Now, I take the unusual step of announcing it from here in the well of the House because I am a proud institutionalist. I believe that this institution is as great as it has ever been. Mr. Speaker, I announce it from here because, between the Rules Committee upstairs where you serve with me, Mr. Speaker pro tem, and the House floor, this is where the people of California sent me to represent them.
Now, as we look at the challenges that lie ahead, they are very, very great. I deliberated over this decision, and I have to say that 3 years ago I contemplated leaving at the end of that Congress, but ultimately made a decision that I wanted to continue to serve through this term. I wanted to do so in hopes that we would win the majority, with a goal of pursuing the four-point platform that I had always run on, that being the pursuit of a free economy, limited government, a strong national defense, and personal freedom. Mr. Speaker, I wanted to work with not just my Republican colleagues, but my Democratic colleagues as well, working in a bipartisan way to accomplish a number of things.
Now, I do believe, again, Mr. Speaker, that this is the greatest deliberative body known to man. We've got a great deal of work that lies ahead throughout this year. But I'm looking forward to following the Madisonian directive--that Members of Congress, after serving here, should go out and live with the laws that have passed. I will say that, as passionate as we've been pursuing a pro-growth jobs-creating agenda, I look forward to doing that myself as I move into the private sector next year.
Mr. Speaker, I will say that I want to express my appreciation. I want to express my appreciation, Mr. Speaker, to lots of people. Of course the volunteers, family and friends, supporters, and the people who have offered prayers for our country on a regular basis. I also want to, most important, express my appreciation, Mr. Speaker, to the people of California who, back in 1978, when I was 25 years old living in a dormitory at my alma mater, Claremont McKenna College, they gave me the nomination for my party, and it's been a very, very exciting time.
I also want to say, Mr. Speaker, that I express my appreciation to the very, very dedicated public servants in my office in California and my offices here in Washington for their commitment to do the best job possible to help me represent the people of California.

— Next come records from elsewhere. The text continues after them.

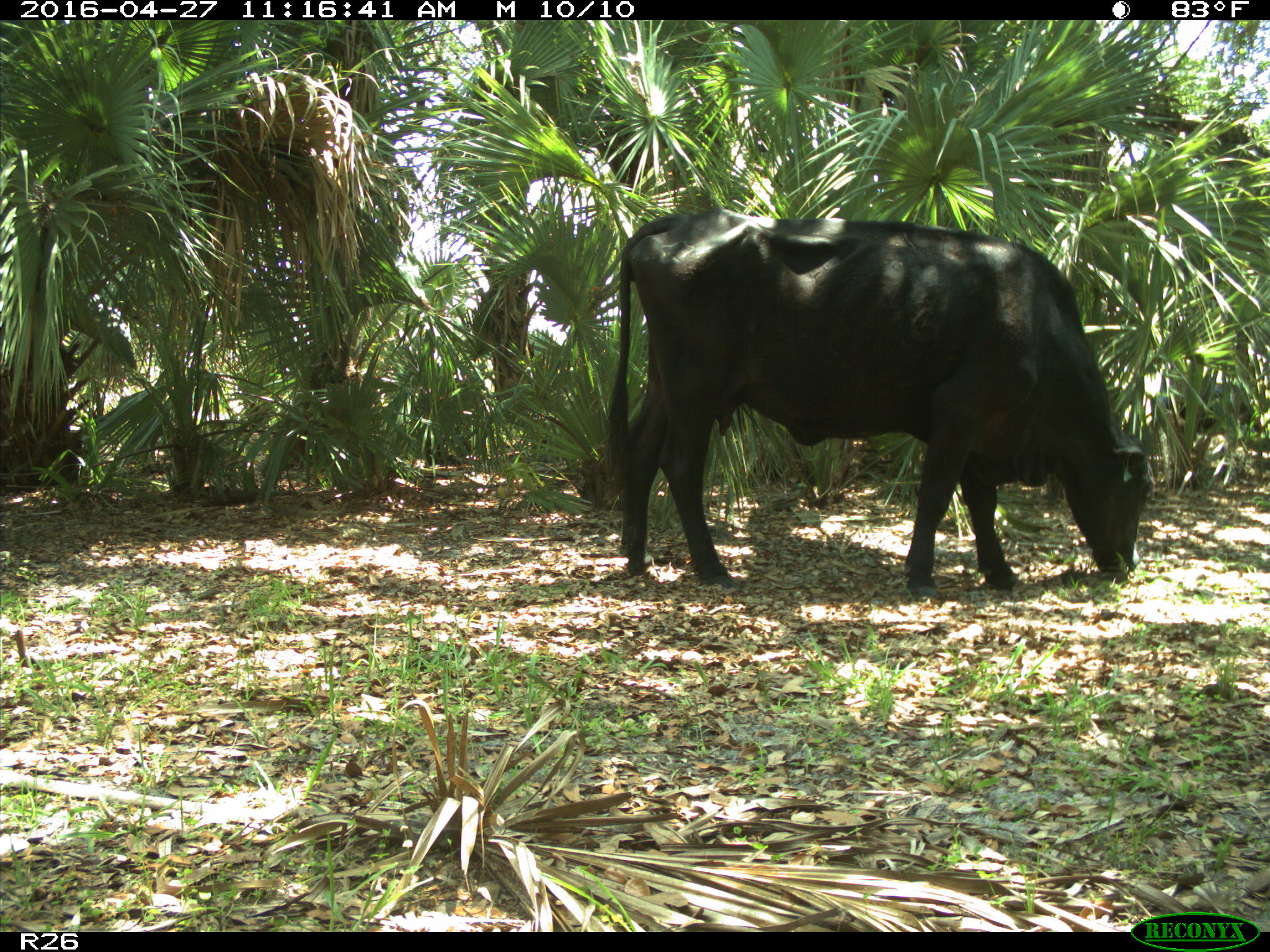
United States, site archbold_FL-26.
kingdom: Animalia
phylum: Chordata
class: Mammalia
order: Artiodactyla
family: Bovidae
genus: Bos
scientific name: Bos taurus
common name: domestic cow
Bos taurus (domestic cow).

The reference to deliberation was appropriate. Throughout his career, Dreier has given a great deal of thought to the role of deliberation in the legislative branch.

Our chapter on Congress includes a Dreier quotation from Elizabeth Drew's 1996 book about the GOP takeover of Congress. In the Contract with America, House Republicans promised to bring a package of major bills to the House floor within the first 100 days of the session. "The thing that has troubled me about the whole Hundred Days concept is that we're trying to do too much too quickly.  We're going against the Founding Fathers. They wanted us to be deliberative."